### YOUR OBJECTIVE
Copy word for word the lines of the listing below, beginning with the line that contains "How distantly are" and continuing through the end of the listing.

[Image and question records]
------------------------

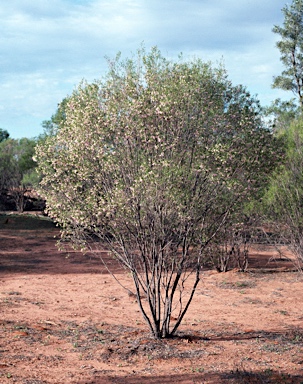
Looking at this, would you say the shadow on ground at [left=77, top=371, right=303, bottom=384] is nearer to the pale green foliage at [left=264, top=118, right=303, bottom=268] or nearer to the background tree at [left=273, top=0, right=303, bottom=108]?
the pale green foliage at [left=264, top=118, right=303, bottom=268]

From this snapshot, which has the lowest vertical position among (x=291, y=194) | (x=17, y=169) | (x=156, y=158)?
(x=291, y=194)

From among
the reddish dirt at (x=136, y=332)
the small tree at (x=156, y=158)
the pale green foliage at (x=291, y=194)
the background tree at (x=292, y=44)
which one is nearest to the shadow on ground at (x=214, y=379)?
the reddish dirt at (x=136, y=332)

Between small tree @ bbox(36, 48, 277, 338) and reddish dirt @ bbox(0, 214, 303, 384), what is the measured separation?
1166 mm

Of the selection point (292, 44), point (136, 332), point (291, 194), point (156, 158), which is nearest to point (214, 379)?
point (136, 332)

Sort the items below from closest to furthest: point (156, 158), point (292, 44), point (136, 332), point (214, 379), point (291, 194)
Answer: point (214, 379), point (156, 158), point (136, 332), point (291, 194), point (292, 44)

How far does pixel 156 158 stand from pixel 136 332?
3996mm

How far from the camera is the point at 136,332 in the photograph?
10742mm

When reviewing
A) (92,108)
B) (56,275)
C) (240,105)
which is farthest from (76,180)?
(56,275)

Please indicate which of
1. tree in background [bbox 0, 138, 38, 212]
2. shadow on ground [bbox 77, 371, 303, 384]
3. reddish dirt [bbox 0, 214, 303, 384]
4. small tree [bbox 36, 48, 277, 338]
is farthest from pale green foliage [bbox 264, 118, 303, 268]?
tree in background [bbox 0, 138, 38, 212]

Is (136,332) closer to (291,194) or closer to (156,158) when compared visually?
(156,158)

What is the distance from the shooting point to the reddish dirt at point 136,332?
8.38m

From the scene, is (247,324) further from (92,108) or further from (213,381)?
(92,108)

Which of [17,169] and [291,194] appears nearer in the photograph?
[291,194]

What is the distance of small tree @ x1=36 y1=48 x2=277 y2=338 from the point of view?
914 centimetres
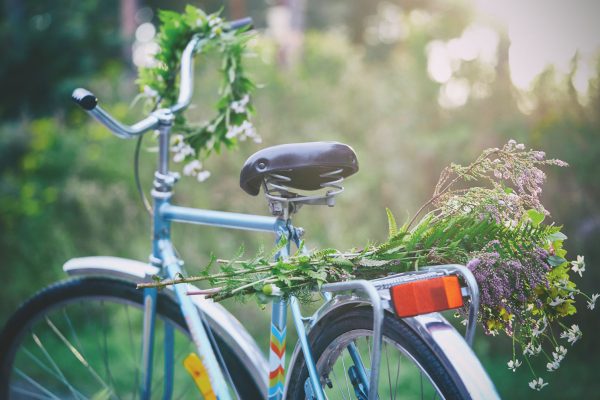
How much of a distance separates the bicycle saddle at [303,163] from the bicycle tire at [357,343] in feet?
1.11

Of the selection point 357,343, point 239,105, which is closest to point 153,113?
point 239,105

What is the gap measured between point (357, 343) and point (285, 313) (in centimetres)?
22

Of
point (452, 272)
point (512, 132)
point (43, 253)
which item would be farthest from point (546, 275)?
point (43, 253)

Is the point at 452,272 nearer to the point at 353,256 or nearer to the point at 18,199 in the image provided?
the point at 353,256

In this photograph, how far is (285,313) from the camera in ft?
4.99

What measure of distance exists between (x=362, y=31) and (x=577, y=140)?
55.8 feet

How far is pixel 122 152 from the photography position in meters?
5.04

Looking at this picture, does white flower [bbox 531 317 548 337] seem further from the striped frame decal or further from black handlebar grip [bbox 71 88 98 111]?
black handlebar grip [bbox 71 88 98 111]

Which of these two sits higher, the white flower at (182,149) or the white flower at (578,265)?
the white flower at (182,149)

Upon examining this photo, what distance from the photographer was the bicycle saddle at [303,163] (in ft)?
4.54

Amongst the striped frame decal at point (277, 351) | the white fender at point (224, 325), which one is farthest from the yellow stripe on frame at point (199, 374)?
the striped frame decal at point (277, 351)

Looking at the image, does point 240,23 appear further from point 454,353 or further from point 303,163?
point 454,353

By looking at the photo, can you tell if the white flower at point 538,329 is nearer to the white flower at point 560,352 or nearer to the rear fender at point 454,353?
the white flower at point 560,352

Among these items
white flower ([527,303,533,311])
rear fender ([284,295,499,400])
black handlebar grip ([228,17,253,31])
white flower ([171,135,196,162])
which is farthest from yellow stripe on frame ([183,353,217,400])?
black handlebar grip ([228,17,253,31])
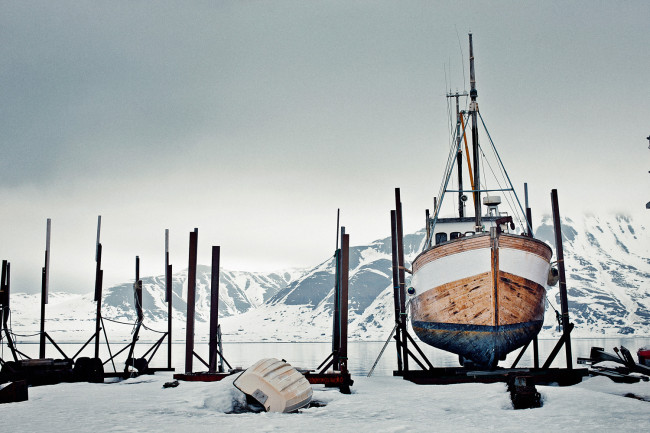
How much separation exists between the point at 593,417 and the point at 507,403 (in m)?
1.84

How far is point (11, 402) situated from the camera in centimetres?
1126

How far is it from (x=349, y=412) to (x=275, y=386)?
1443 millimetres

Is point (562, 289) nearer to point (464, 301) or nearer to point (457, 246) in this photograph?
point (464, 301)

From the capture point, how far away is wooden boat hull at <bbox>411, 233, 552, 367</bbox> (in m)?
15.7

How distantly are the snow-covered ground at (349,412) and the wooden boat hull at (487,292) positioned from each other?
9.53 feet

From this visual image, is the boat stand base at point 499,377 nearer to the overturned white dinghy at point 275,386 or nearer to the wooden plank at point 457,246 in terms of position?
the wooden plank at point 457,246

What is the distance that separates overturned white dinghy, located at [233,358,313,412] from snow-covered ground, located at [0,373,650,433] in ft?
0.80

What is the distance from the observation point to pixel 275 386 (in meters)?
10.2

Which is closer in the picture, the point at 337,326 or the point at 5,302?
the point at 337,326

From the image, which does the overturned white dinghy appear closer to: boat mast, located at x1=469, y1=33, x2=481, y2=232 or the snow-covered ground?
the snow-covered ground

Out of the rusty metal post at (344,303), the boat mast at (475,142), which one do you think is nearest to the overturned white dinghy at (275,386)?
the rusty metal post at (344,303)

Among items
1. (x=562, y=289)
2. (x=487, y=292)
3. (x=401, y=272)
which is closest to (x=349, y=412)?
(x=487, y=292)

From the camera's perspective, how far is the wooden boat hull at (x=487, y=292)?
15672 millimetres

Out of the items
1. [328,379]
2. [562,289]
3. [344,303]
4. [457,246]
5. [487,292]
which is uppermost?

------------------------

### WORKED SOLUTION
How distantly are the snow-covered ground at (349,412) and the wooden boat hull at (487,292) positioned from each other?
9.53 feet

From this visual image, is the boat stand base at point 499,377 nearer to the overturned white dinghy at point 275,386 or nearer to the wooden plank at point 457,246 in terms of position?
the wooden plank at point 457,246

What is the distance that separates overturned white dinghy, located at [233,358,313,412] from snow-covered ground, located at [0,373,650,433] in ft?
0.80

What is the distance from the observation point to pixel 275 386 (in meters)?
10.2

Which is closer in the picture, the point at 337,326 or the point at 5,302?
the point at 337,326

From the image, which does the overturned white dinghy appear closer to: boat mast, located at x1=469, y1=33, x2=481, y2=232 or the snow-covered ground?
the snow-covered ground

Out of the rusty metal post at (344,303), the boat mast at (475,142), which one do you think is nearest to the overturned white dinghy at (275,386)?
the rusty metal post at (344,303)

Among items
1. (x=562, y=289)
2. (x=487, y=292)
3. (x=401, y=272)
which is closest to (x=349, y=412)?
(x=487, y=292)

From the camera's perspective, how far is the wooden boat hull at (x=487, y=292)?
15672 millimetres

Out of the items
1. [328,379]
2. [562,289]
3. [344,303]
4. [457,246]
5. [487,292]
which is uppermost?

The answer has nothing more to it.